À 51 ans, Donald Francœur s’apprête à vivre le choc culturel de sa vie. Passionné de culture chinoise, cet avocat d’un grand cabinet de Montréal s’est inscrit à un stage d’été organisé par la Faculté de droit qui aura lieu du 13 mai au 7 juin prochains. Ce sera son premier séjour en Chine, mais il l’a préparé soigneusement, allant jusqu’à apprendre le mandarin. «J’espère être en mesure de soutenir une conversation au moment des Olympiques de Beijing, en 2008, mais je me donne 30 ans pour maîtriser la langue», lance-t-il.
Lorsque Me Francœur a pris connaissance du contenu du stage offert à des étudiants en droit et à des juristes de profession, il n’a pas hésité à s’inscrire. «C’était exactement ce que je cherchais», affirme-t-il. Le stage inclut des rencontres avec des juges et avocats chinois et des avocats et représentants canadiens travaillant en Chine. Après leurs cours, le matin, les participants seront invités à visiter des cabinets d’avocats et d’aide juridique. Ils pourront aussi assister à un procès criminel.

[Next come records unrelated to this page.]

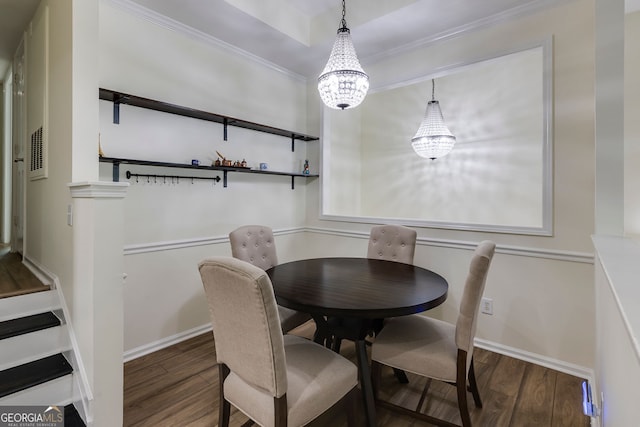 4246 River Green Dr Unit 202, Atlanta, GA 30327 - dining area with wood finished floors, a chandelier, and crown molding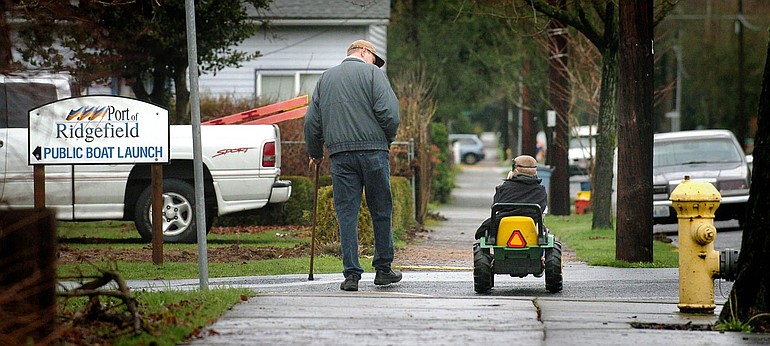 Terry Gross and his 5 year-old grandson Colin Gross go for a morning walk in downtown Ridgefield.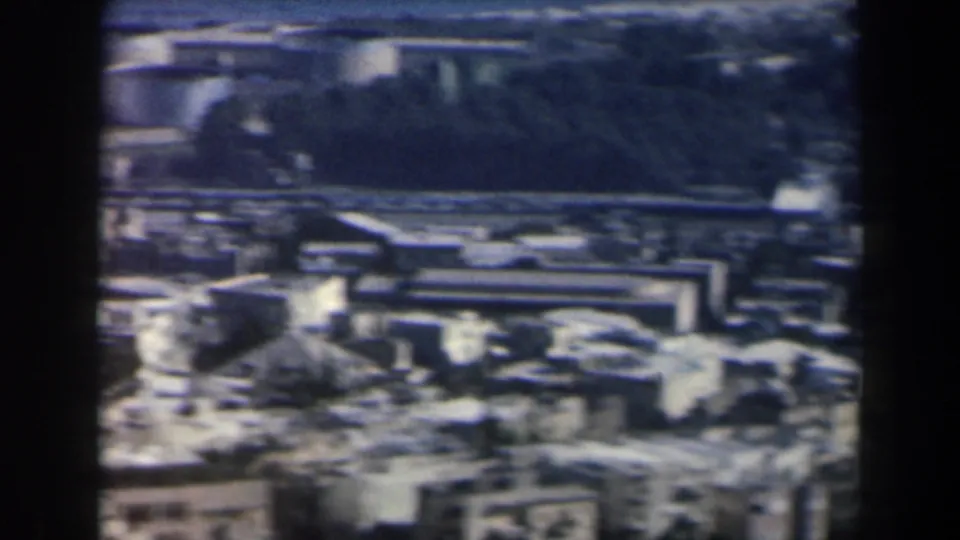 1960 Israel 8mm aerial frame with buildings, roads, fields, and a darker rectangular planted or paved area.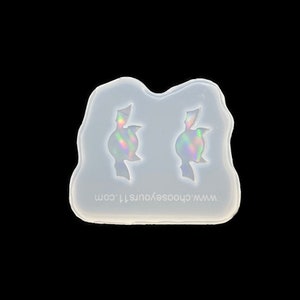 May include: A clear silicone mould with two cavities shaped like bats. The mould is designed for making resin earrings or other small crafts. The text "www.chooseyoursti.com" is printed on the mould.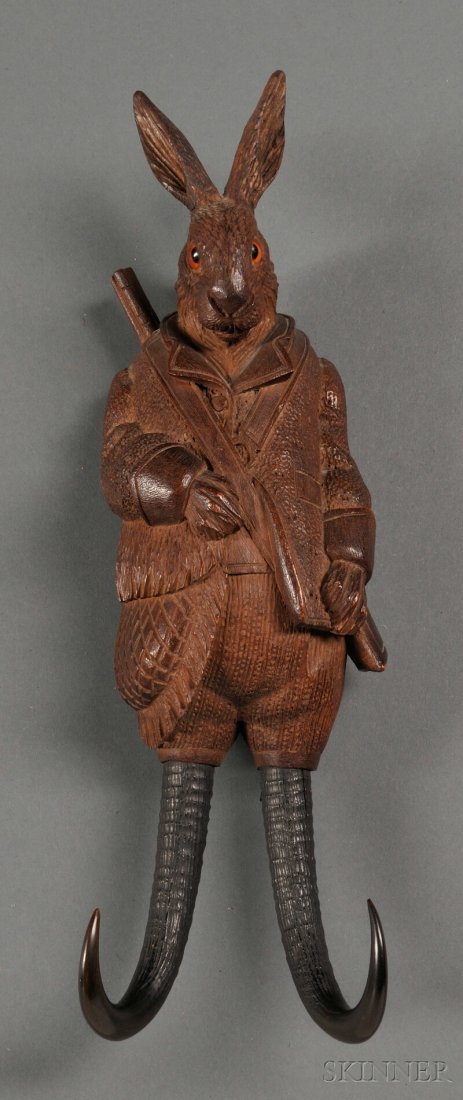 Black Forest Musical Buggy Whip Holder, Germany,: Black Forest Musical Buggy Whip Holder, Germany, c. 1870, in the form of a rabbit dressed for the hunt with gun and overcoat, key-wound musical box activated by hanging the whip on the holder playing 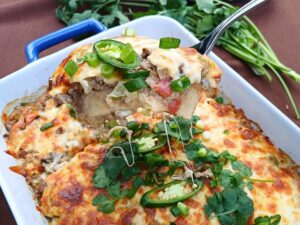 Close up of a keto taco casserole with fresh herbs on top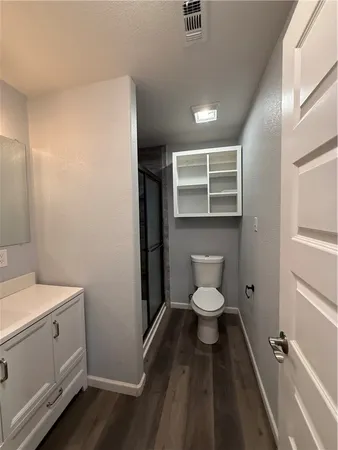 a bathroom with a glass door shower and sink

Comme la soixantaine de stagiaires qui se rendront dans la capitale chinoise, Me Francœur s’est engagé à rédiger un rapport de stage et à faire les travaux que les professeurs exigeront des étudiants. Mais les juristes en exercice comme lui sont l’exception. Pour sa part, Julie Girard, étudiante au baccalauréat en deuxième année, a voulu saisir l’occasion de découvrir un système juridique totalement différent de celui que l’on connaît de ce côté-ci de l’hémisphère. «C’est emballant de pouvoir être en contact avec une culture si éloignée de la nôtre et un système juridique aux traditions et aux philosophies différentes», estime Mme Girard.
Pour Étienne Michaud, qui rédige actuellement une maîtrise en droit des technologies, le stage estival permettra un premier contact avec la culture juridique de ce pays gigantesque. Après avoir travaillé pendant plusieurs mois à l’Organisation des Nations Unies, à Genève, le jeune homme a eu la piqûre pour les relations internationales. Le fait d’avoir été mis en contact avec plusieurs systèmes juridiques lui a donné envie d’en connaître plus. «Je n’ai aucune idée de l’impact qu’aura ce stage sur ma carrière, concède-t-il. Mais je ne voulais pas manquer l’occasion de plonger dans cette réalité.»
Le stage d’été en Chine, une première à la Faculté de droit, a remporté un succès immédiat en dépit de son coût élevé (3500 $ excluant le billet d’avion; 1000 $ de plus pour les professionnels). Il donnera accès à six crédits de cours au premier ou au deuxième cycle. De plus, un certificat sera délivré par la China University of Political Sciences and Law, un partenaire du projet.
Le 21e siècle sera chinois
Ce stage a été mis sur pied par le doyen de la Faculté, Jacques Frémont, qui entretient depuis 20 ans des contacts avec les universitaires chinois. M. Frémont est à l’origine, notamment, d’un programme inédit de formation des juges chinois entamé en 1998. «La Chine a un système de droit civiliste. Or, après un régime communiste qui visait en quelque sorte une situation d’absence de droit, la Chine connaît actuellement une formidable révolution juridique.»
Les Occidentaux ont une image négative du droit chinois à cause de son mépris apparent pour les droits de la personne et du recours très fréquent à la peine capitale. Pour M. Frémont, la participation d’étrangers à la réforme en cours est d’autant plus justifiée.
Pour Me Francœur, les entreprises canadiennes — y compris les cabinets d’avocats — peuvent saisir des occasions professionnelles exceptionnelles dans un marché de 1,25 milliard de personnes qui se montre ouvert aux investissements étrangers. Mais c’est d’abord sa curiosité personnelle qui l’attire en Orient. «Le 19e siècle a été l’affaire de l’Europe, le 20e de l’Amérique. Le 21e sera celle de la Chine», dit-il.
En tout cas, les inscriptions au stage d’un mois ont été nombreuses. «On espérait une vingtaine de stagiaires. À ce jour, une soixantaine se sont inscrits», mentionne M. Frémont.